November 21

Learning to Release Expectations

My coworkers expect me to show up at 8:30 a.m. on Tuesday to answer questions on Zoom. Mortgage and credit card companies expect me to pay my bills on time. The elderly seniors who live with me expect me to have their meals ready on time every day.

These are expectations borne out of social contracts—with repercussions, sometimes dire, if I don’t uphold my end of the bargain.

But there’s another category of expectations, the kind we quietly impose on ourselves. What we believe we should or shouldn’t say, how we think we should look, or why we believe people should exhibit age-appropriate behaviors. I’m not exaggerating when I say we each have thousands of such expectations, even if we can’t articulate them clearly. I like to call these the Pegasus expectations—mythical yet with elaborate, universal storylines.

We prefer to remain silent when the right thing would be to speak up, for fear of offending the speaker. We judge others (and ourselves) for eating the wrong types of foods, or eating too much food, or not enough food, because we believe doing so deviates from our deeply conditioned cultural norms, which, by the way, are constantly in a state of flux. But we are still stuck in 1992 to notice.

Unlike expectations from voluntary sources (jobs or bills) or an inherent sense of duty (family commitments), Pegasus expectations are often a product of how we perceive the world and how we’d like others to perceive us.  And they are driven by our basic emotional needs—to garner attention, to belong, to be liked.

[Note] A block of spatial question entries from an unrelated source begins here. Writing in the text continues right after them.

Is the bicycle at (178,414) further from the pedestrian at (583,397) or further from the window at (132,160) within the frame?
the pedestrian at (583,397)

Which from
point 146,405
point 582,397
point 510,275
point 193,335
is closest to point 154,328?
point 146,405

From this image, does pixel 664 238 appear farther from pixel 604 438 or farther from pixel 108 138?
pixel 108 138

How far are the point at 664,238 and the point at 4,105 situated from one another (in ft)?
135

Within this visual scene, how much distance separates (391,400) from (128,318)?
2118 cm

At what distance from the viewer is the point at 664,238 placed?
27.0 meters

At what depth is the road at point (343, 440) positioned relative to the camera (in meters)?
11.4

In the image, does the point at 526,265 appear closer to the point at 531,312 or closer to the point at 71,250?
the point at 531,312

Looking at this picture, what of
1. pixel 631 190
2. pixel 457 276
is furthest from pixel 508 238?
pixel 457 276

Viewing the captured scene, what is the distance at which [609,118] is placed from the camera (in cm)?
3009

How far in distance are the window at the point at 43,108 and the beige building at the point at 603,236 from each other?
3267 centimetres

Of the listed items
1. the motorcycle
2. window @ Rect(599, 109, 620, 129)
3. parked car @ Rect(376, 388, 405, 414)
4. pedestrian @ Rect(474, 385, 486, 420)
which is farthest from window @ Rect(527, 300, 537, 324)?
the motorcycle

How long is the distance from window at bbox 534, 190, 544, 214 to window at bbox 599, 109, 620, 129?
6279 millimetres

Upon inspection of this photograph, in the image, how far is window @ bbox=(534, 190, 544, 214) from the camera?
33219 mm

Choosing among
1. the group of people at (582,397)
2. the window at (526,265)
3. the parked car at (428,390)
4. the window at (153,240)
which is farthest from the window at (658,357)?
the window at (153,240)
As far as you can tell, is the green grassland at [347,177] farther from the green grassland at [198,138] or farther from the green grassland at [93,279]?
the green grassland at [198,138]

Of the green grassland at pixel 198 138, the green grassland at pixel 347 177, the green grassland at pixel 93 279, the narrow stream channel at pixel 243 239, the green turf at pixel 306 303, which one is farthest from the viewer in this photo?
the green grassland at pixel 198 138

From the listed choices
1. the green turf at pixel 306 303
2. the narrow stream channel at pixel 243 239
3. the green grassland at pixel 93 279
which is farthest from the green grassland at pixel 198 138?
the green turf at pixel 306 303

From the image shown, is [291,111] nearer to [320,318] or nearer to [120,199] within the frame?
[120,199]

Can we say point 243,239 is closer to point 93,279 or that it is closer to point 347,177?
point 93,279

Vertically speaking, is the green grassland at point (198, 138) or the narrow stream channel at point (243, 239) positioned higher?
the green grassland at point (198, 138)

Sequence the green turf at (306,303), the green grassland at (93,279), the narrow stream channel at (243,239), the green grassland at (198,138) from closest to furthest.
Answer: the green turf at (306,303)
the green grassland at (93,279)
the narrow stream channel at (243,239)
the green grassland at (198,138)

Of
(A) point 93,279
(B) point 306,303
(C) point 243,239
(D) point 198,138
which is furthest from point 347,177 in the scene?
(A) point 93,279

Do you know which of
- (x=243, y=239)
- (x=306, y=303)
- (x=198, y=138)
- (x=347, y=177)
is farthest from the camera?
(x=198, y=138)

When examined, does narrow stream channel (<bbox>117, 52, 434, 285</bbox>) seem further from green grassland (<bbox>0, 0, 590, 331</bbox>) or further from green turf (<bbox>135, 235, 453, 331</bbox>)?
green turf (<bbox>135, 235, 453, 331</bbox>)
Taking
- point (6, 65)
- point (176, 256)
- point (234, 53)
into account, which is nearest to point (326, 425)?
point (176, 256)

However, instead of springing us forward, Pegasus expectations hold us back. They tie us down, overwhelm us, and make us dislike ourselves when we inevitably fail to meet them. The obvious solution to the problem would be to learn to release expectations that don’t serve us.

As an experiment, I started with a quest this week to let go of one minor Pegasus expectation. I took up a minor digital detox every day. Instead of responding like a Pavlovian dog to my phone and computer’s beeps and dings every 30 seconds, I decided to forgo checking my emails, phone calls, and social media messages until I felt it was time. As a result, the great Black Friday deal on a handheld vacuum cleaner is now sold out; I forgot a close friend’s birthday; and I missed the registration deadline for a music workshop I really wanted to take.

For context (and for people who don’t know me), here’s a confession: I get FOMO from something as pedestrian as watching Instagram stories of people buying groceries. My whole identity is tied to Zero Inbox, so to let messages pile up—unaddressed—gives me indigestion.

Others seem to have noticed the changes, too. Two friends have already called to ask if I’m okay, because I’m a key contributor to the endless stream of irrelevant messages in our group chats.

I’ll admit. This whole releasing expectations business is hard. Instead of feeling unburdened when I don't check my emails, I feel the mounting pressure of unattended messages. My brain has tried hard to return to its comfort zone (my old, obsessive phone-checking self), suggesting scenarios that almost sounded convincing: “What if someone had an accident and they were trying to reach you for help?”, “What if someone stole your SSN and bought themselves a beach home in Malibu with your name on the mortgage?”

But I’m digging in. I’ve heard it gets better.

For starters, I’m somewhat surprised that the world seems to be operating quite well even without my reaction emojis. That it’s okay, even gratifying, to let someone else enjoy the Black Friday deal of the decade.

I’m also starting to develop a sense of discernment about what matters and what doesn’t.

The Bhagavad Gita does not mince words when it comes to expectations. In two verses, it sums up the entire human condition.

“When a person dwells on the objects of the senses, attachment to them is born.
From attachment arises desire; from desire, anger is born.
From anger comes delusion; from delusion, loss of memory.
From loss of memory arises the destruction of discrimination.
From the destruction of discrimination, one is lost.”

Bhagavad Gita 2:62–63

My next goal is a bit loftier. I want to try letting go of my expectations of others (okay, just a few “insignificant” ones). It shouldn’t be hard to pick a handful from the ten-volume collection of expectations I’ve meticulously compiled for everyone around me. The good news? No one else will ever know, because I’ve never shared what I expect from them.

It turns out that releasing expectations doesn’t make life smaller. It makes me lighter.

What expectations (cultural, familial, personal, professional) are you ready to release?